SUPPLIED INFORMATION
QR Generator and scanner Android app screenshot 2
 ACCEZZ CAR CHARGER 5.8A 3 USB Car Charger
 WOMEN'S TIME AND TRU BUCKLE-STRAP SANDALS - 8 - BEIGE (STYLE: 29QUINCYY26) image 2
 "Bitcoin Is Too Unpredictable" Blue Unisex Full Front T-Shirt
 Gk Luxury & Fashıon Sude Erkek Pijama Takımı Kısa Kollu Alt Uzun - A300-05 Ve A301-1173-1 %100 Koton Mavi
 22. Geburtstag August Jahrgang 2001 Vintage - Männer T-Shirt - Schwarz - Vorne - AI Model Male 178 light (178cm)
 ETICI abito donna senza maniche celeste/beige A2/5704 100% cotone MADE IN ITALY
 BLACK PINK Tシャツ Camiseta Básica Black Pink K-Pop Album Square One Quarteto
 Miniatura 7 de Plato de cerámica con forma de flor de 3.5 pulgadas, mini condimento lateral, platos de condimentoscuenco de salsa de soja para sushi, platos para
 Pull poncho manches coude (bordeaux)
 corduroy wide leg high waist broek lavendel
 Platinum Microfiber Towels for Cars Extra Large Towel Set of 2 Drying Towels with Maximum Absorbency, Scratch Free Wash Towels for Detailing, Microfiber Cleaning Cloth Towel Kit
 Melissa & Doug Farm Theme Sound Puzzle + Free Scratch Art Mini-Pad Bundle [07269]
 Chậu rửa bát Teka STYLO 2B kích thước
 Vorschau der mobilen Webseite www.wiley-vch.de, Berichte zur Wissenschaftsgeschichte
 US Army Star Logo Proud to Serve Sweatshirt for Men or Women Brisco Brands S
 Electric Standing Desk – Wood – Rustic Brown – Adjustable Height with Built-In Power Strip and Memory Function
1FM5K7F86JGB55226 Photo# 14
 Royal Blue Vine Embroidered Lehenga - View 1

PROBLEM
Turn the data above into a JSON list of strings, one string per line, leaving out any blank lines.

REPLY
[
  "QR Generator and scanner Android app screenshot 2",
  " ACCEZZ CAR CHARGER 5.8A 3 USB Car Charger",
  " WOMEN'S TIME AND TRU BUCKLE-STRAP SANDALS - 8 - BEIGE (STYLE: 29QUINCYY26) image 2",
  " \"Bitcoin Is Too Unpredictable\" Blue Unisex Full Front T-Shirt",
  " Gk Luxury & Fashıon Sude Erkek Pijama Takımı Kısa Kollu Alt Uzun - A300-05 Ve A301-1173-1 %100 Koton Mavi",
  " 22. Geburtstag August Jahrgang 2001 Vintage - Männer T-Shirt - Schwarz - Vorne - AI Model Male 178 light (178cm)",
  " ETICI abito donna senza maniche celeste/beige A2/5704 100% cotone MADE IN ITALY",
  " BLACK PINK Tシャツ Camiseta Básica Black Pink K-Pop Album Square One Quarteto",
  " Miniatura 7 de Plato de cerámica con forma de flor de 3.5 pulgadas, mini condimento lateral, platos de condimentoscuenco de salsa de soja para sushi, platos para",
  " Pull poncho manches coude (bordeaux)",
  " corduroy wide leg high waist broek lavendel",
  " Platinum Microfiber Towels for Cars Extra Large Towel Set of 2 Drying Towels with Maximum Absorbency, Scratch Free Wash Towels for Detailing, Microfiber Cleaning Cloth Towel Kit",
  " Melissa & Doug Farm Theme Sound Puzzle + Free Scratch Art Mini-Pad Bundle [07269]",
  " Chậu rửa bát Teka STYLO 2B kích thước",
  " Vorschau der mobilen Webseite www.wiley-vch.de, Berichte zur Wissenschaftsgeschichte",
  " US Army Star Logo Proud to Serve Sweatshirt for Men or Women Brisco Brands S",
  " Electric Standing Desk – Wood – Rustic Brown – Adjustable Height with Built-In Power Strip and Memory Function",
  "1FM5K7F86JGB55226 Photo# 14",
  " Royal Blue Vine Embroidered Lehenga - View 1"
]